Currently, none of the colleges and universities in Iowa allow their officers to be armed. Several schools, including Drake and Morningside, seriously considered providing their officers with guns before ultimately deciding against it.

At Simpson, security officers do not carry anything but a flashlight and a cellular phone.

“We contact the Indianola Police Department whenever there is a criminal matter,” Director of Security Chris Frerichs said.

The current security staff at Simpson is made up of seven adults and seven students. At the beginning of the school year, the staff goes through a four-day training period where they learn about the policies on campus and how to handle different altercations that may arise. They do not receive training on how to use any weapons.

Frerichs does not believe it is necessary for members of the security staff to be armed.

“The Indianola Police Department is located within three blocks of campus and can respond quickly to any accident,” Frerichs said.

Dan Richards, a part-time Simpson security guard who is also a member of the Winterset Police Department, said it would be nice to have some form of weaponry.

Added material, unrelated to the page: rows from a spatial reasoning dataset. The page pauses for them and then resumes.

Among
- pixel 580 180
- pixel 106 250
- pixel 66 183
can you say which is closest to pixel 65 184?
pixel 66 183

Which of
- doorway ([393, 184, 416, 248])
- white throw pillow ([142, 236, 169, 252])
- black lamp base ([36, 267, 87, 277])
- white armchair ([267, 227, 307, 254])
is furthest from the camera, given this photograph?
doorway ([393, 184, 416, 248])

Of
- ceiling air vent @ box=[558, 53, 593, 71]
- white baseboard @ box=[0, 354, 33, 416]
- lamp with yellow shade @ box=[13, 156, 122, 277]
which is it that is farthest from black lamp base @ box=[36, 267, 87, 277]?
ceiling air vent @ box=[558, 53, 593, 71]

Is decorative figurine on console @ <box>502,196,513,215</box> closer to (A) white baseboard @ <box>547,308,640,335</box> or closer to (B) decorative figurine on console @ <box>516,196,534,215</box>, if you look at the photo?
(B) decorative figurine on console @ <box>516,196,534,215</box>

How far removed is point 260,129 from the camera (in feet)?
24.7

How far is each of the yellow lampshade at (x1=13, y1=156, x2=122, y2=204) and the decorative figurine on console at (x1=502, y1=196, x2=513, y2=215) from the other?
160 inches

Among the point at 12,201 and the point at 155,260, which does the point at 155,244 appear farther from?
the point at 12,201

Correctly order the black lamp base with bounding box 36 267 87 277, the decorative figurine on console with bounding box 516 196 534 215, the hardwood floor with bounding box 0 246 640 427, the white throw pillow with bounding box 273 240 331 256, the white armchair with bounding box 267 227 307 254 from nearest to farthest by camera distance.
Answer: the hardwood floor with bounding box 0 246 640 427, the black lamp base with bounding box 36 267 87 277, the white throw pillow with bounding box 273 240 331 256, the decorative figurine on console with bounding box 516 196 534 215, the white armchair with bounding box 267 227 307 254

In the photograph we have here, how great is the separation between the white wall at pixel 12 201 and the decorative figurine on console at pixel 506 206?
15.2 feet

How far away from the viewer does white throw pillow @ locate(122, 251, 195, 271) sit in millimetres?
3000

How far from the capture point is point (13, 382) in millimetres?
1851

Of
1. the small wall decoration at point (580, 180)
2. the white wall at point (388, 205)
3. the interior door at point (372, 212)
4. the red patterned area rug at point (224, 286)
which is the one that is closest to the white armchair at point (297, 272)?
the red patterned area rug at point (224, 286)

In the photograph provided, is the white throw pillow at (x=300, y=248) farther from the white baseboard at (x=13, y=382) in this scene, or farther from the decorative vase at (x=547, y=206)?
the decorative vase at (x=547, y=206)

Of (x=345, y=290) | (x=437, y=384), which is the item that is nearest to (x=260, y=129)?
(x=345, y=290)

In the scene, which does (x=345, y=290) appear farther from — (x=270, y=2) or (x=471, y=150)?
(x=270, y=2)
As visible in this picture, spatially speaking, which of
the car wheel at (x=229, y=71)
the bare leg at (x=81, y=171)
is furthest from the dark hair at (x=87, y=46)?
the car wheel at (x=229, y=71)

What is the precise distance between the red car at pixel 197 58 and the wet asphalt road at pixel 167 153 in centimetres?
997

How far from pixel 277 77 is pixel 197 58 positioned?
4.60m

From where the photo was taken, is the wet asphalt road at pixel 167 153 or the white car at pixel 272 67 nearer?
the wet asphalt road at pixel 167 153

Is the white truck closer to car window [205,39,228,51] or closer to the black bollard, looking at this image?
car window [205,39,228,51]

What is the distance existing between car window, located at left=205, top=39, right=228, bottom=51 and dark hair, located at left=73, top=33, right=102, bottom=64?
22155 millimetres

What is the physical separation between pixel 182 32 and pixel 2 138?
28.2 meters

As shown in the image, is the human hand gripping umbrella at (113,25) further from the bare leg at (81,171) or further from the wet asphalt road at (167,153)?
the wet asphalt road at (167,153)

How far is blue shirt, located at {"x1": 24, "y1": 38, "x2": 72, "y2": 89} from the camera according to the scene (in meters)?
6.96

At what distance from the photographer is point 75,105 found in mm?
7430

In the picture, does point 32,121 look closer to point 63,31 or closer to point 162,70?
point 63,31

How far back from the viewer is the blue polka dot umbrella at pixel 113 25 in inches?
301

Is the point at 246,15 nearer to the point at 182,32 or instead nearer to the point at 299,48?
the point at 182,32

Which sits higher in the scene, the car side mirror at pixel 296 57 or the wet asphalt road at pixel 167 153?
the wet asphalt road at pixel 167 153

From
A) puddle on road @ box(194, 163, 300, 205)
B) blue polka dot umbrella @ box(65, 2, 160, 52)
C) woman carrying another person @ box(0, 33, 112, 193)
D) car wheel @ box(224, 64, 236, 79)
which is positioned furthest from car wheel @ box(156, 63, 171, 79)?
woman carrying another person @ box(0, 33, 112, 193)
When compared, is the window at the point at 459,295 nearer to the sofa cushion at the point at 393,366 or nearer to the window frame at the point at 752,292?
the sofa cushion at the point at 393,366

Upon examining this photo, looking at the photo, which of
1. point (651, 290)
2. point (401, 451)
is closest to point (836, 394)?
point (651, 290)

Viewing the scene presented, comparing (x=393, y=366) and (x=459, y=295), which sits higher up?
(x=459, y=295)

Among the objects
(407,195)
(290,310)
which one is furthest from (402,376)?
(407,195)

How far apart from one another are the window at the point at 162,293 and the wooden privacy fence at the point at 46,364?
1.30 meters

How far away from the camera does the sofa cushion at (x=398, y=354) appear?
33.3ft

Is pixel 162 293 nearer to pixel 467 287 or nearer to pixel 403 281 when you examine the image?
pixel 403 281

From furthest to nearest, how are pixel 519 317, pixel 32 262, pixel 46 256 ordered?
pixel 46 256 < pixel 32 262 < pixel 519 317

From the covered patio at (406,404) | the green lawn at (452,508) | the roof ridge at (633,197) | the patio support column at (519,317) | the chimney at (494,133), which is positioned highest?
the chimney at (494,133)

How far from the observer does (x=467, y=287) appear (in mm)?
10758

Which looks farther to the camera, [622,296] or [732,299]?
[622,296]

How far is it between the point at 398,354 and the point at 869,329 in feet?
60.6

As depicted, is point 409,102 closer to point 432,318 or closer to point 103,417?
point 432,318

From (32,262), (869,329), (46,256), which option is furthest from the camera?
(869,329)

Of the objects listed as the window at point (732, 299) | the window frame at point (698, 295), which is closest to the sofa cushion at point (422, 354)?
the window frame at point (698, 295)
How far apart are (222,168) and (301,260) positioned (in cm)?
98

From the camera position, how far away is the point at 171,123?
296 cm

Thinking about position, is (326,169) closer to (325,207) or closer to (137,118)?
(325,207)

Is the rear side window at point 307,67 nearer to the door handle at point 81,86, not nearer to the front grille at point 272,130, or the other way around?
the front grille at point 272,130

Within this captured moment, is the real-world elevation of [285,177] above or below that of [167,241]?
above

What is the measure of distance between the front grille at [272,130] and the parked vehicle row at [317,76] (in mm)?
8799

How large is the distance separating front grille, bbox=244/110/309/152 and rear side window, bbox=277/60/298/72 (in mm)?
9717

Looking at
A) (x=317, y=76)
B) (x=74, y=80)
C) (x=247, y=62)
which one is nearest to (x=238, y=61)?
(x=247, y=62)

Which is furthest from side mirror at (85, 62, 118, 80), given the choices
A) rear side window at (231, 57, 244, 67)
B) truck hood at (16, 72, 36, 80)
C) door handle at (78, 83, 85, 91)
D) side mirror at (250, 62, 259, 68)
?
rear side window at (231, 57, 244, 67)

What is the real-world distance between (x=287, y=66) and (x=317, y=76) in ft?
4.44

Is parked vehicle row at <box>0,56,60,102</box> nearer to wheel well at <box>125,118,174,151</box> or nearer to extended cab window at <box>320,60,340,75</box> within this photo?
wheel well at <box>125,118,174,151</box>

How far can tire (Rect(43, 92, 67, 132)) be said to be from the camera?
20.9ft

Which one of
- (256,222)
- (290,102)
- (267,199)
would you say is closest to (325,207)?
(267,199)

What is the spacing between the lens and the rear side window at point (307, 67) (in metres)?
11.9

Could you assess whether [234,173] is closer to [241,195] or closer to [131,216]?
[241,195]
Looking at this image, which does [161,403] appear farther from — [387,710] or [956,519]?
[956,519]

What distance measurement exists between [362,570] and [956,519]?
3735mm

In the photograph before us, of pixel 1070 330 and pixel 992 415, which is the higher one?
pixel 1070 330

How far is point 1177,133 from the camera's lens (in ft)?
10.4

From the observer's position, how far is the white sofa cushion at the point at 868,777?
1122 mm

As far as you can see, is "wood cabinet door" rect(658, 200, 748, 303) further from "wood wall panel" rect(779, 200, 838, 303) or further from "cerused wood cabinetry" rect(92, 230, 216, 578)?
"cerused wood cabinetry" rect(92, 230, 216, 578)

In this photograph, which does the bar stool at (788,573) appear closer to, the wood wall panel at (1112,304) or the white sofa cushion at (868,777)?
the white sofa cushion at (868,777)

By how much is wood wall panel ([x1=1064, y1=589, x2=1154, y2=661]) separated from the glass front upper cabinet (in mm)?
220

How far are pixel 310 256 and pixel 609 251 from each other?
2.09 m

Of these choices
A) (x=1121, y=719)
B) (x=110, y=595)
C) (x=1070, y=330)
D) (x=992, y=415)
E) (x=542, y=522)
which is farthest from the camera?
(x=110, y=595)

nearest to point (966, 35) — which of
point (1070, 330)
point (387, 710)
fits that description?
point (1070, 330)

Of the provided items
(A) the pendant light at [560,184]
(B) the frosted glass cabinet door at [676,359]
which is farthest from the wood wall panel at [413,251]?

“It doesn’t matter what campus you’re on, you’ll have problems,” Richards said. “Those chances are less on small campuses, but problems still arise.”

Richards said he thinks Taser guns would be the best option.

“Right now, we’re trained to stand back and call the police, but not to get involved,” he said. “Taser guns are not deadly weapons. They are designed to immobilize the person without causing injury.”

Sophomore Andrew Doyle agrees with Richards.

“I would feel safer if our security had some protection,” Doyle said. “But I think that there’s not enough of a threat on a small campus for guns.”

Many concerns about campus safety arose after the mass shooting at Virginia Tech in April, where 33 people were killed and 17 were injured. An additional shooting earlier this month at Delaware State concluded with the death of two students.

According to Frerichs, Simpson has not had any threatening security issues in recent years.

“There haven’t been any situations on campus involving students and weapons,” he said.

Junior Whitney Franker said she feels safe at Simpson.

“I don’t worry when I walk around campus,” Franker said. “I don’t think it’s necessary for the security officers to have guns. If it gets worse it’s something to look at, but not now.”

Frerichs understands that people have concerns after what happened after Virginia Tech.

“People everywhere have a heightened sense of concern,” he said. “All institutions have gone through and reviewed their policies on crisis response. I read the entire report on the Virginia Tech shootings and have taken the recommendations into consideration.”